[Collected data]
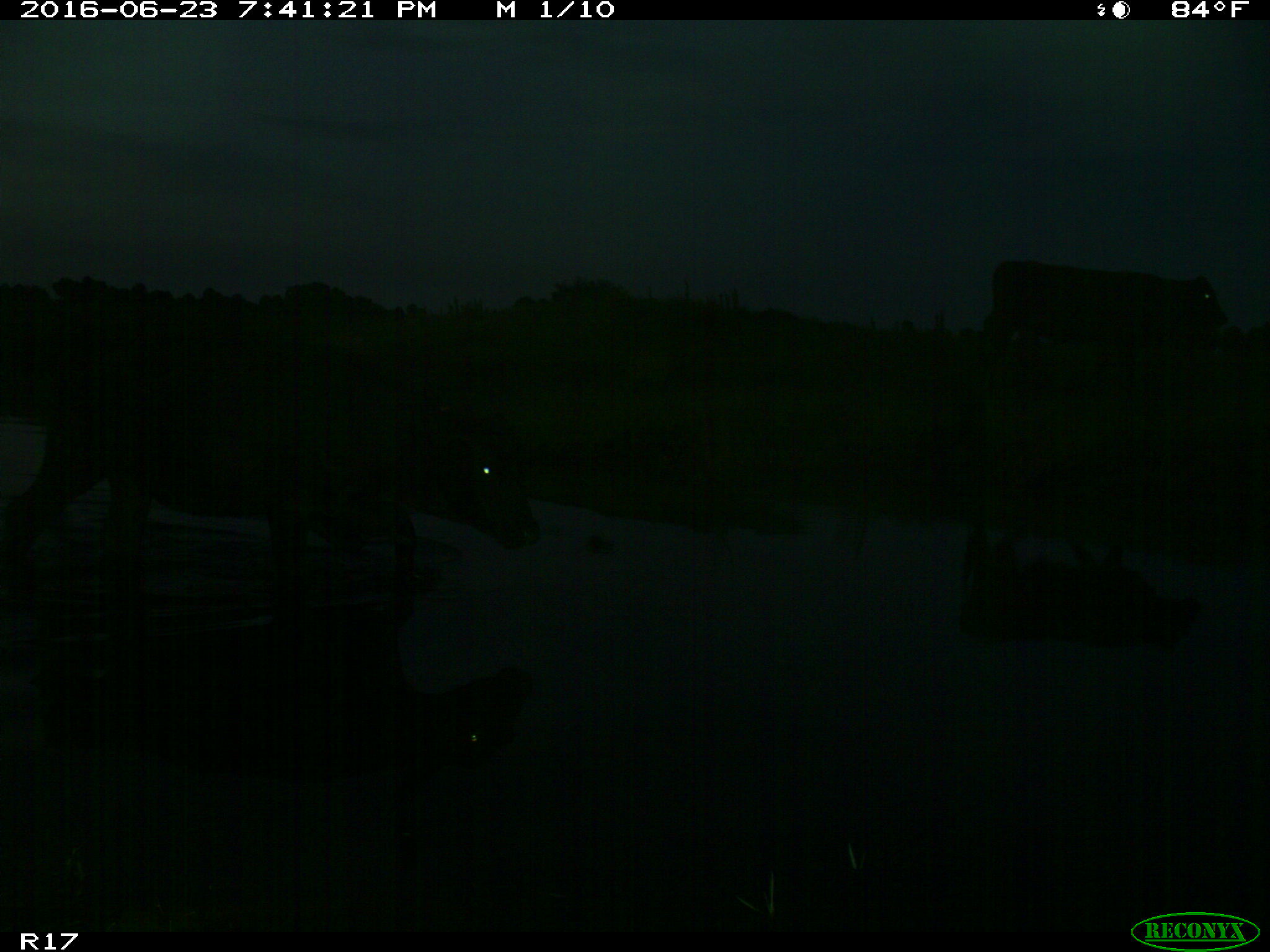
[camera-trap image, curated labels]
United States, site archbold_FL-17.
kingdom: Animalia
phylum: Chordata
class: Mammalia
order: Artiodactyla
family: Bovidae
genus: Bos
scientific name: Bos taurus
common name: domestic cow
Bos taurus (domestic cow).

TASK GOAL: Reproduce the data word for word, excluding its pictures.

SOLUTION TO THE PROBLEM:
[camera-trap image, curated labels]
United States, site archbold_FL-17.
kingdom: Animalia
phylum: Chordata
class: Mammalia
order: Artiodactyla
family: Bovidae
genus: Bos
scientific name: Bos taurus
common name: domestic cow
Bos taurus (domestic cow).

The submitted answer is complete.